- _Cosa farai_
A. Riscrivi il brano scelto da "Le imprese sono" fino a "degli assetti organizzativi.", sostituendo "riforma" con "revisione".
B. Elenca, per favore, tutte le persone che compongono il gruppo di lavoro della ricerca secondo il brano scelto.

- _Brano scelto_
----
Le imprese sono pronte al Codice della Crisi d’impresa? Risultati di una ricerca

Il Codice della Crisi d’Impresa (D.Lgs. n. 14/2019) dal 16 marzo 2019 richiede alle imprese l’adozione di modelli organizzativi (art. 2086 c.c.) in grado anche di cogliere i segnali di crisi ed i rischi di perdita della continuità aziendale.

La modifica normativa è strumentale a rendere efficace la prossima entrata in vigore del tanto discusso meccanismo dell’allerta interna previsto dal nuovo Codice della Crisi d’impresa.

Come noto, infatti, il rinvio dell’entrata in vigore della riforma (al momento al 1° settembre 2021) non ha riguardato il tema degli assetti organizzativi.

Il diffondersi della pandemia e del conseguente lockdown nel primo semestre del 2020 hanno reso ancora più centrale il tema del going concern.

obiettivo della ricerca

La ricerca, condotta nel giugno 2020 da un gruppo di lavoro dell’Università degli Studi di Torino composto dai prof.ri Fabrizio Bava, Melchior Gromis di Trana e dal dott. Alberto Tonelli, si è proposta di individuare, tramite un questionario online anonimo, lo stato dell’arte circa l’adozione delle nuove previsioni di legge (codice civile e Codice della Crisi d’impresa) anche in considerazione delle conseguenze, sull’andamento delle imprese e sui rischi di continuità aziendale, della pandemia da Covid-19.

Un assetto adeguato è infatti prodromico a cogliere eventuali segnali che possano mettere a repentaglio il mantenimento di condizioni di equilibrio finanziario ed economico e, conseguentemente, il going concern.

Il rinvio dell’entrata in vigore della riforma del codice della crisi d’impresa rischia di rallentare il processo di adeguamento delle imprese, soprattutto quelle di minori dimensioni.
----
- _Dati archiviati_

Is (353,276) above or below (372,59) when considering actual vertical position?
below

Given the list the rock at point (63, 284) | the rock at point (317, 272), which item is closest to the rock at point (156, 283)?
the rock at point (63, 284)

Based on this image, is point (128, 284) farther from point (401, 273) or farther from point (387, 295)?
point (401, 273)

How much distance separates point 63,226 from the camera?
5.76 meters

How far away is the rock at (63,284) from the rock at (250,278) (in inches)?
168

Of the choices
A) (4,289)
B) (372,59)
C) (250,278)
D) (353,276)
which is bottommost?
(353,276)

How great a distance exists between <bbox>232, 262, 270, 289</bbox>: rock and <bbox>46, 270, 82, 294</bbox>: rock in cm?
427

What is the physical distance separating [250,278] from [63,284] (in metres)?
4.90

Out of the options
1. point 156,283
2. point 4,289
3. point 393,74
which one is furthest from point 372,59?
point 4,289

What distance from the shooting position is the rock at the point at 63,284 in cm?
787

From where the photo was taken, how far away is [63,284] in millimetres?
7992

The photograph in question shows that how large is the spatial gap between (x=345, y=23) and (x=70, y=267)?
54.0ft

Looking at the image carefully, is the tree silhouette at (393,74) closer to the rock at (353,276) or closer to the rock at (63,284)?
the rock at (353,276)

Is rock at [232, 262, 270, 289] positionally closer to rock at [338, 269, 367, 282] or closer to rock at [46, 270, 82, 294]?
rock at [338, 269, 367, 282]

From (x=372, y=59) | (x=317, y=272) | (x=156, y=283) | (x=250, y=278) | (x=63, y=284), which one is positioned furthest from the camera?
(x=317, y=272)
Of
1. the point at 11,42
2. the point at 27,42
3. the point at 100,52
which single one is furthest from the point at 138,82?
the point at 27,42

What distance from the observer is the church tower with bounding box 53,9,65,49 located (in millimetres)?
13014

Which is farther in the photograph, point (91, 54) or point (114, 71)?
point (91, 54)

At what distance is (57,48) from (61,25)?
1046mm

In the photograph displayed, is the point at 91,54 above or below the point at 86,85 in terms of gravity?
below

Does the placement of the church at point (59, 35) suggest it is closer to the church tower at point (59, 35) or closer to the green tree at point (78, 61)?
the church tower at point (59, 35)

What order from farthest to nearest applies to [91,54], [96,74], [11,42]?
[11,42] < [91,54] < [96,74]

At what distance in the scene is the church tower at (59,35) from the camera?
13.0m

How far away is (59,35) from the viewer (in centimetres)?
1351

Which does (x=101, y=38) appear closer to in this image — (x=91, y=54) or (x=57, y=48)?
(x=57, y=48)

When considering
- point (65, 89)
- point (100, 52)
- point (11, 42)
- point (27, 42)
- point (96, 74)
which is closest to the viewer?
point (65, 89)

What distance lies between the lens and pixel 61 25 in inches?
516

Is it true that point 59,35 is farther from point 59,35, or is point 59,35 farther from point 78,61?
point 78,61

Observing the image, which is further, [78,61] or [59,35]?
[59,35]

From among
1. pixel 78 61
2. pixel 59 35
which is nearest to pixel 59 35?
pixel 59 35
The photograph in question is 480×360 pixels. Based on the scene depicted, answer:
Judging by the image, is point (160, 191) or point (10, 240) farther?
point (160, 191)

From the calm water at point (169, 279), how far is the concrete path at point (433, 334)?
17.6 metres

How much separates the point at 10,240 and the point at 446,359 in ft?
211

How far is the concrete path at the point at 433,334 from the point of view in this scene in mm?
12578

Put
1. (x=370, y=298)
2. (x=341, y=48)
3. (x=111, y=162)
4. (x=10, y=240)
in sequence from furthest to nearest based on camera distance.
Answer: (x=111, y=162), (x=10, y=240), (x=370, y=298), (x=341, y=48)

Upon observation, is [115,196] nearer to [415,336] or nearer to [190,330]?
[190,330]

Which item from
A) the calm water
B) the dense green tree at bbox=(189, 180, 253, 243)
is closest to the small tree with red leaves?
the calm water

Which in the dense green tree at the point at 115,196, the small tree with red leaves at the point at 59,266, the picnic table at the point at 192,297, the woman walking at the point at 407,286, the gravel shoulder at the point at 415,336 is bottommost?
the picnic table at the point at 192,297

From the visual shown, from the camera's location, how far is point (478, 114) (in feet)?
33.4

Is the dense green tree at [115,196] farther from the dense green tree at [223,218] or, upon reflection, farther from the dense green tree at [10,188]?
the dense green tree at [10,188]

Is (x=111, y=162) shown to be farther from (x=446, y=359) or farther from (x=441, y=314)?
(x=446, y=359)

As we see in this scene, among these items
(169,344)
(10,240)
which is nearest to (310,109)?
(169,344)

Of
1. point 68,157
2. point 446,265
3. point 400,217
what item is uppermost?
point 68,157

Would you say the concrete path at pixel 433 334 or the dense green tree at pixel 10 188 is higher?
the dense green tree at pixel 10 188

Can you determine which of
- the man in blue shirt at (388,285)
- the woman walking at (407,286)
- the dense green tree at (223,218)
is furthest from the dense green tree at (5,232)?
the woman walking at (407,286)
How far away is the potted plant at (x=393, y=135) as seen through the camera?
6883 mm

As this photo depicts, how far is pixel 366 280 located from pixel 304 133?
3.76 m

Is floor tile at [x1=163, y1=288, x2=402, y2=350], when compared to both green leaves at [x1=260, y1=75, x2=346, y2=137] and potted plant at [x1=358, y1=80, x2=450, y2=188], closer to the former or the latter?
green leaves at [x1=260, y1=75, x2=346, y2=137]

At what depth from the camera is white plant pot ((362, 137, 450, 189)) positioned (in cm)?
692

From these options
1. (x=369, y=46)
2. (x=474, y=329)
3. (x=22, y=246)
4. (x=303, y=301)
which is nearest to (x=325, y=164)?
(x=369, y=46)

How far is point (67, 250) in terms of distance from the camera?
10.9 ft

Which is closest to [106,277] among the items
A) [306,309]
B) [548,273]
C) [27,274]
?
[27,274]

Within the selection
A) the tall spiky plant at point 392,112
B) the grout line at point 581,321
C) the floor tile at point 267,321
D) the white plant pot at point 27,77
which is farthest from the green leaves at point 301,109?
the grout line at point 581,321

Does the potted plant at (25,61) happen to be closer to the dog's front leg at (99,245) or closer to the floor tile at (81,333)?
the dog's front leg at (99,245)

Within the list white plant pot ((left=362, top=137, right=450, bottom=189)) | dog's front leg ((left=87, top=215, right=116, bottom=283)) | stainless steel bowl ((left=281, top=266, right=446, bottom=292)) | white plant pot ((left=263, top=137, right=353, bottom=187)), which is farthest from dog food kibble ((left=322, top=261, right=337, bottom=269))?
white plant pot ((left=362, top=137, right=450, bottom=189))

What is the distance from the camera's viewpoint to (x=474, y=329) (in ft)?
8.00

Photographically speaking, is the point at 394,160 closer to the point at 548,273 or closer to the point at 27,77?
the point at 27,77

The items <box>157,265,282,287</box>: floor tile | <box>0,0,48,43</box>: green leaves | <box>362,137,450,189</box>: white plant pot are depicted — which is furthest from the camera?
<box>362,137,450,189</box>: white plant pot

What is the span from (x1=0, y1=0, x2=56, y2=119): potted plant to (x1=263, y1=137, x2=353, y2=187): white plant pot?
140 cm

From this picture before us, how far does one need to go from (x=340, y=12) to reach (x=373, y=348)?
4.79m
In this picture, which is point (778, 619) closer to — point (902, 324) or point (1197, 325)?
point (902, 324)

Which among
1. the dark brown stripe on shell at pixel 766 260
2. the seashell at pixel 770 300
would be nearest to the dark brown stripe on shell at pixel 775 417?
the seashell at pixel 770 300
----
- _Risposte ai compiti_
A.
Le imprese sono pronte al Codice della Crisi d’impresa? Risultati di una ricerca

Il Codice della Crisi d’Impresa (D.Lgs. n. 14/2019) dal 16 marzo 2019 richiede alle imprese l’adozione di modelli organizzativi (art. 2086 c.c.) in grado anche di cogliere i segnali di crisi ed i rischi di perdita della continuità aziendale.

La modifica normativa è strumentale a rendere efficace la prossima entrata in vigore del tanto discusso meccanismo dell’allerta interna previsto dal nuovo Codice della Crisi d’impresa.

Come noto, infatti, il rinvio dell’entrata in vigore della revisione (al momento al 1° settembre 2021) non ha riguardato il tema degli assetti organizzativi.

B.
- Fabrizio Bava
- Melchior Gromis di Trana
- Alberto Tonelli